Ex-FBI lawyer Kevin Clinesmith admitted to Durham in August 2020 that he falsified a document during the bureau’s efforts to renew FISA surveillance authority against Carter Page, fraudulently editing a CIA email in 2017 to state that Page was “not a source” for the agency.
Schiff quickly attacked the Durham investigation after the then-Connecticut federal prosecutor was picked by former Attorney General William Barr to investigate in 2019. He told the National Press Club that summer that Durham was part of a “desire to provide cover for the president [Trump] by investigating the investigators.”
Schiff attacked Durham’s investigation again in October 2019 following reports the inquiry had shifted into a “criminal” investigation.

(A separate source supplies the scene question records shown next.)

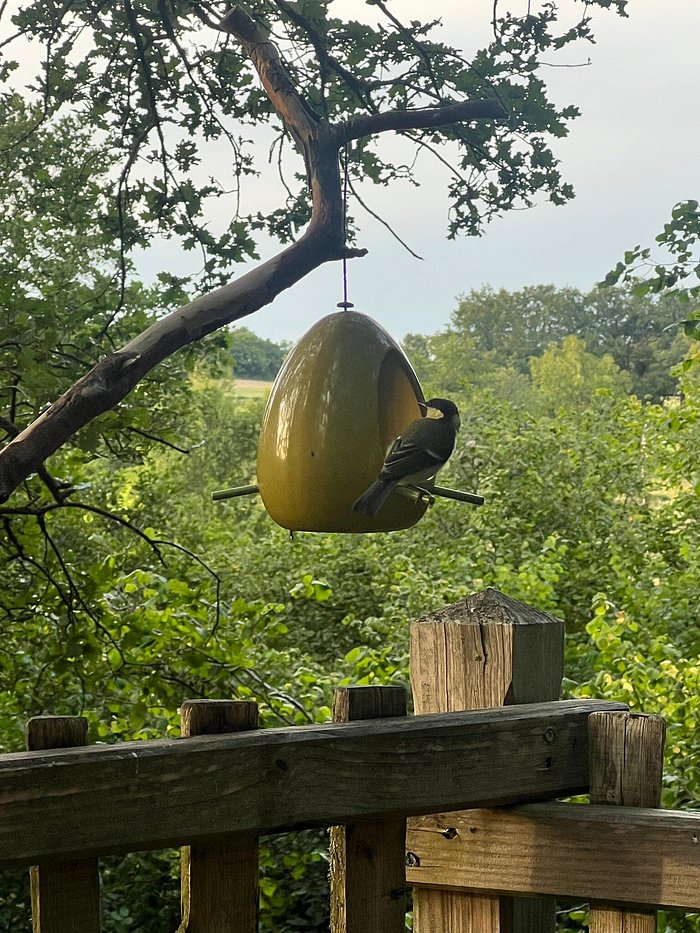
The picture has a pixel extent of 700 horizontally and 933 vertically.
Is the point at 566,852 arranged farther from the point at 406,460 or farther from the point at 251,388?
the point at 251,388

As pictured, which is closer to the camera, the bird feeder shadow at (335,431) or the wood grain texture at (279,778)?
the wood grain texture at (279,778)

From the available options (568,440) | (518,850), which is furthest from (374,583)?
(518,850)

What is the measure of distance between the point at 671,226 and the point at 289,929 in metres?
1.62

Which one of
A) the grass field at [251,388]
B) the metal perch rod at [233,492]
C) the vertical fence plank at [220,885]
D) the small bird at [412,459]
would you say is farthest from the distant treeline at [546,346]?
the vertical fence plank at [220,885]

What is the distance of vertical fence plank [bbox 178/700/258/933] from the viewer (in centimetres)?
63

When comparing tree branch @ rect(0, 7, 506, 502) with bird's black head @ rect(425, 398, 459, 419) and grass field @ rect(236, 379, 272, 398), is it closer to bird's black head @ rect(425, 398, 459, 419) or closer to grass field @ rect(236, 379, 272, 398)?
bird's black head @ rect(425, 398, 459, 419)

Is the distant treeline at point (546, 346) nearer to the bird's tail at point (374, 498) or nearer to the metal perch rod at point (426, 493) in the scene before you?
the metal perch rod at point (426, 493)

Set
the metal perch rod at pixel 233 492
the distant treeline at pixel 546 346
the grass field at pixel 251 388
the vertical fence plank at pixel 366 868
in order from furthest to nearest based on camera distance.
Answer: the grass field at pixel 251 388 < the distant treeline at pixel 546 346 < the metal perch rod at pixel 233 492 < the vertical fence plank at pixel 366 868

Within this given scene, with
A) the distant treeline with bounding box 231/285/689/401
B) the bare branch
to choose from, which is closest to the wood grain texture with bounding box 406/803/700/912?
the bare branch

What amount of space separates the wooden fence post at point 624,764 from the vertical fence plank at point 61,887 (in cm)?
39

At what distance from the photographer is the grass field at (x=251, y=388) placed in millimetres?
6820

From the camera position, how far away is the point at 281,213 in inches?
53.2

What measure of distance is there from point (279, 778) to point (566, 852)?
26cm

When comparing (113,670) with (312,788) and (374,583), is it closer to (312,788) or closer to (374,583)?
(312,788)
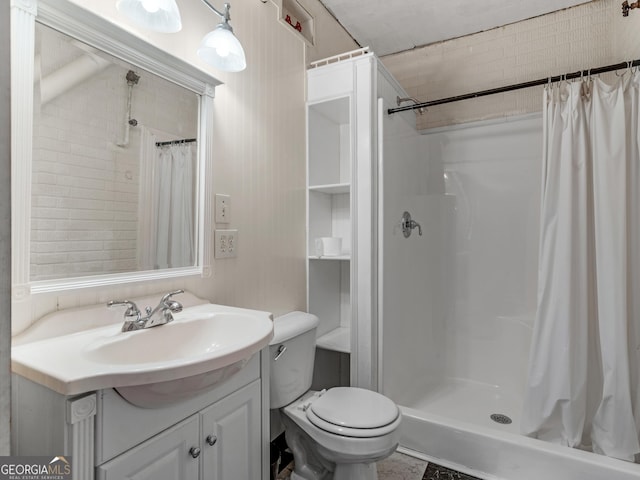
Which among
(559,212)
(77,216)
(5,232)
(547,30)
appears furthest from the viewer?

“These reports, if true, raise profound new concerns that the Department of Justice under AG Barr has lost its independence and become a vehicle for President Trump’s political revenge,” he said.
Schiff again criticized Durham’s inquiry in the summer of 2020 and beyond. He tweeted in September 2020 that the investigation was “political from the start” and sent Horowitz a letter requesting the watchdog open an investigation on Durham. He also criticized Barr’s elevation of Durham from federal prosecutor to special counsel, slamming it was “politically motivated.” He called upon Biden’s attorney general to shut Durham down in December 2020.
The congressman later briefly endorsed Durham’s prosecution of Russian national Igor Danchenko in late 2021.
Durham charged Danchenko, the main source for Steele’s discredited dossier, with misleading investigators about the sourcing for dossier claims, including those related to the baseless allegations of a well-developed conspiracy of cooperation between then-candidate Trump and the Russians, which the special counsel said is false.
Schiff was asked during a November 2021 appearance on The View if he had any reflections on his role in promoting the dossier.
“Well, first of all, whoever lied to the FBI or lied to Christopher Steele should be prosecuted — and they are,” Schiff said, adding, “But at the beginning of the Russia investigation, I said that any allegations should be investigated. We couldn’t have known, for example, people were lying to Christopher Steele.”
Danchenko was also found not guilty last year. Durham revealed that, even after the Steele dossier fiasco, Danchenko was on the FBI’s payroll as a confidential human source from March 2017 to October 2020 before he was charged.